— Start RECORDS PROVIDED —

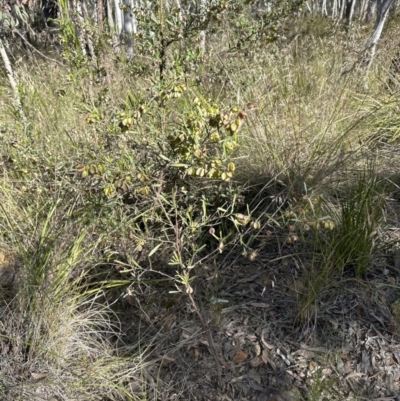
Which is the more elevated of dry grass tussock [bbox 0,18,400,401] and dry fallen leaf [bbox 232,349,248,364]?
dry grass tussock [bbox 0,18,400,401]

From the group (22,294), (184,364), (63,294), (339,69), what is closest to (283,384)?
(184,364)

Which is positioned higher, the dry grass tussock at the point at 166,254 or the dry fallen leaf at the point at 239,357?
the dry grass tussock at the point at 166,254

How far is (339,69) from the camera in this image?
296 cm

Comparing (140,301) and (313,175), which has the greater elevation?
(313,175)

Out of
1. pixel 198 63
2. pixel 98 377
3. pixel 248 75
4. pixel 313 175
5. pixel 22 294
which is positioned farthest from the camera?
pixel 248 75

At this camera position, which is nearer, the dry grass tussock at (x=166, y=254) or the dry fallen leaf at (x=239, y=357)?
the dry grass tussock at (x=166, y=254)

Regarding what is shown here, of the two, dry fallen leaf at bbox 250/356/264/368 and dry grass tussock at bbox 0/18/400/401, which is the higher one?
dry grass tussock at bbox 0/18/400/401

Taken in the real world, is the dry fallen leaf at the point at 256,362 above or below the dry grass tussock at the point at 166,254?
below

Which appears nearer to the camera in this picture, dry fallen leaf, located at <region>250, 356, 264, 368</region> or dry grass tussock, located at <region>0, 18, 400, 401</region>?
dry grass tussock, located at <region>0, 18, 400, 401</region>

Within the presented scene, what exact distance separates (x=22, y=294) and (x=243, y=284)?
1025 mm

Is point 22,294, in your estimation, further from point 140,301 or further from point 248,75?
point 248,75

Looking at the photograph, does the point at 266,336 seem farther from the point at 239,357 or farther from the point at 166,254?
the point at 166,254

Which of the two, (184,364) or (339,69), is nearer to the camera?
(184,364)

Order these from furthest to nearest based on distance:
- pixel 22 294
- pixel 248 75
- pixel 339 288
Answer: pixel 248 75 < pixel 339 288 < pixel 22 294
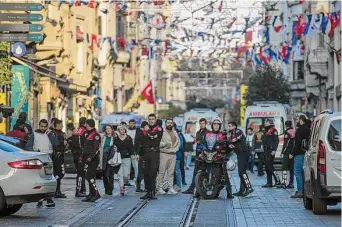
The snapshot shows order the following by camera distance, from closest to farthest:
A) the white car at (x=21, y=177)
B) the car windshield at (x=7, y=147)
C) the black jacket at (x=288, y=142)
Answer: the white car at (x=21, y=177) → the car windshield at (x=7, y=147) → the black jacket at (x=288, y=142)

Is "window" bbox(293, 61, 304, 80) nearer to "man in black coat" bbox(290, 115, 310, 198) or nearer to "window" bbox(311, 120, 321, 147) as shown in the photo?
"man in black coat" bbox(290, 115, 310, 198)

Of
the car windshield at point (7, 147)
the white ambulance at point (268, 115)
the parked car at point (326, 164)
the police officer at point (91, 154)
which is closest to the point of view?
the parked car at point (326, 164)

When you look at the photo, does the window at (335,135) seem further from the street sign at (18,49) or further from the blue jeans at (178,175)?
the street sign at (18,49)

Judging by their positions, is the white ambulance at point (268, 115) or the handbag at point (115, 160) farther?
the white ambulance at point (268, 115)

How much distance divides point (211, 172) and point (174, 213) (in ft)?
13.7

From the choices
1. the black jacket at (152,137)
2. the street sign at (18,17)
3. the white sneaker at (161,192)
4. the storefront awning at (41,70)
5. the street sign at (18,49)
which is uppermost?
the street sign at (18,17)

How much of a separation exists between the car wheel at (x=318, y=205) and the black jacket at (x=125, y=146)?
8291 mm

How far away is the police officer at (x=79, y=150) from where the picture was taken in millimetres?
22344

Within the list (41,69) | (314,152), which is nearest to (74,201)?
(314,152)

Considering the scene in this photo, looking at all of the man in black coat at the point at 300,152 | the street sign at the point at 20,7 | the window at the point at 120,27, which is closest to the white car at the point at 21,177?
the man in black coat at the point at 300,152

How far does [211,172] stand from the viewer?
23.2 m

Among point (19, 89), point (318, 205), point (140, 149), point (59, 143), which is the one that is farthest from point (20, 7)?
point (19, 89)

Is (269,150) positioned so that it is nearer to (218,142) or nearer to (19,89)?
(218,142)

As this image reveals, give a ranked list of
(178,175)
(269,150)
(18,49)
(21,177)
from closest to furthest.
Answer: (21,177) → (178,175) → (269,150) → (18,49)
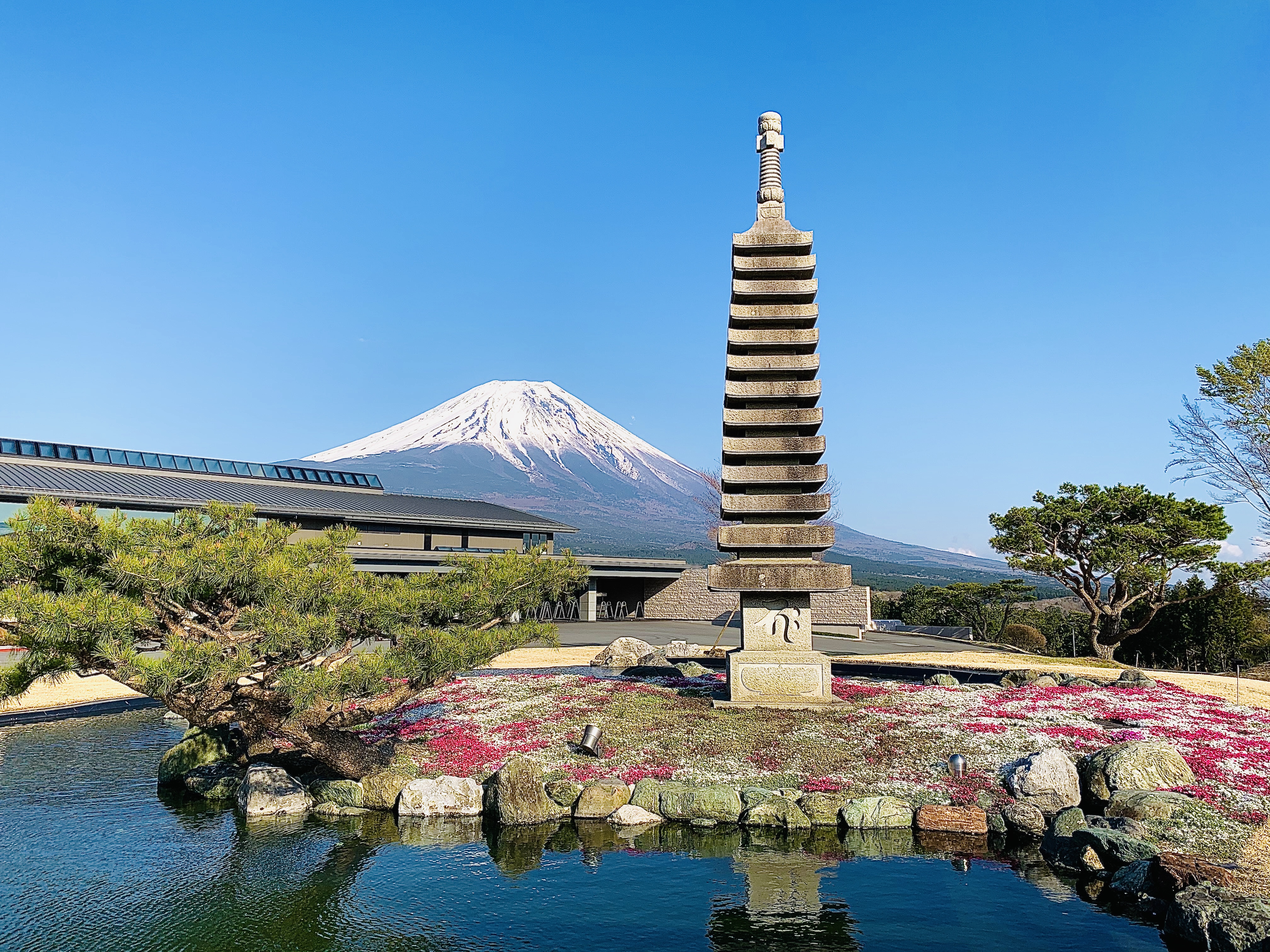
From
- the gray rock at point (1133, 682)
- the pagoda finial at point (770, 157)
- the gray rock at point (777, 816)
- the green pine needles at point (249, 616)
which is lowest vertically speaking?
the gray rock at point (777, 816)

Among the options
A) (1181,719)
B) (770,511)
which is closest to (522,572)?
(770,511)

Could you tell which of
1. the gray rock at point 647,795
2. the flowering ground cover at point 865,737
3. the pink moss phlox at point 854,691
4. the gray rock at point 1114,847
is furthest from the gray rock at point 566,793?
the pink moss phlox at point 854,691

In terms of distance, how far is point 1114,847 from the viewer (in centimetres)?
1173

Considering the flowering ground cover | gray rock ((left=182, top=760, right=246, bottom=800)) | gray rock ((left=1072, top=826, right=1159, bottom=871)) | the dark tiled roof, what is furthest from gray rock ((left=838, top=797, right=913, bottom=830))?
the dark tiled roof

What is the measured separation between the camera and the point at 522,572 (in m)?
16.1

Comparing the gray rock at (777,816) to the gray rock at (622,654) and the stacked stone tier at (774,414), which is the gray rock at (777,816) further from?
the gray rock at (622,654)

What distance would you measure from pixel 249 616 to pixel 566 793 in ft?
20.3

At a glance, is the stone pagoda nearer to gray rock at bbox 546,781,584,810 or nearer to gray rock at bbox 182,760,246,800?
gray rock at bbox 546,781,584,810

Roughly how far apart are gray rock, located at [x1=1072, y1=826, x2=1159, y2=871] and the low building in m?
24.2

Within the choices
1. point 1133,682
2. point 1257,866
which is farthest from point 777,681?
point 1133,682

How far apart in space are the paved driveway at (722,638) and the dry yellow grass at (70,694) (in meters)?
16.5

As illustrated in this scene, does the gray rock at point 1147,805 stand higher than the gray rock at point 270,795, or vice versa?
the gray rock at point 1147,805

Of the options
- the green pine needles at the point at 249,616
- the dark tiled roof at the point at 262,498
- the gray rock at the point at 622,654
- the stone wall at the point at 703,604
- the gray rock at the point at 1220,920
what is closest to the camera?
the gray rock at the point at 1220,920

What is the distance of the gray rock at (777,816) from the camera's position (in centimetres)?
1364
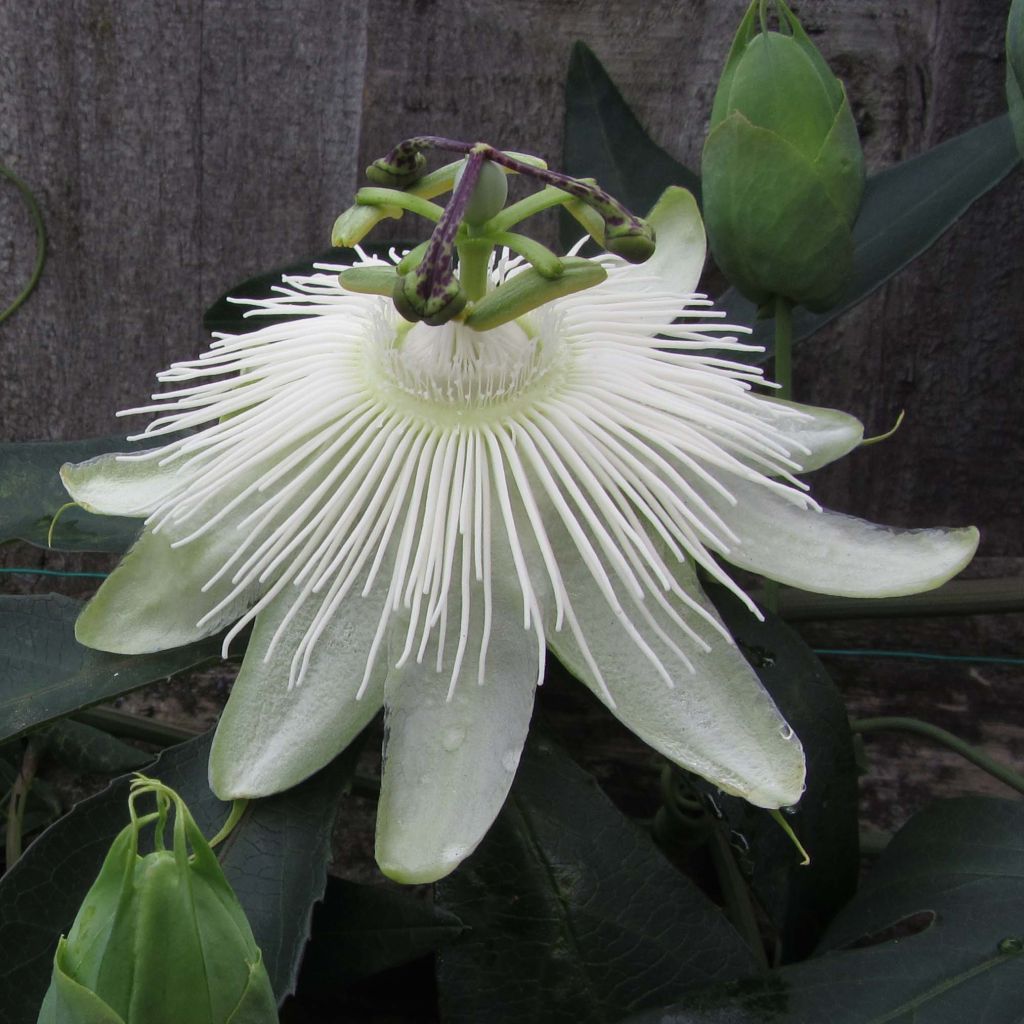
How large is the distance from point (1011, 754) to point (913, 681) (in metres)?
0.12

— End RECORDS PROVIDED —

* _WHAT IS BEING ASKED_
Reproduce the data from the line containing "Order these from" through the line containing "Answer: the white", replacing "furthest" with "farthest" and keeping everything else the same. Leave out the pictures.

* _ANSWER TO THIS EXERCISE_
Order these from farthest to nearest based on distance:
- pixel 22 294
- pixel 248 75
- pixel 339 288
Answer: pixel 248 75 < pixel 339 288 < pixel 22 294
The snapshot shows order the following by camera distance, from closest to farthest:
A) the white car at (x=21, y=177)
B) the car windshield at (x=7, y=147)
C) the black jacket at (x=288, y=142)
Answer: the white car at (x=21, y=177) → the car windshield at (x=7, y=147) → the black jacket at (x=288, y=142)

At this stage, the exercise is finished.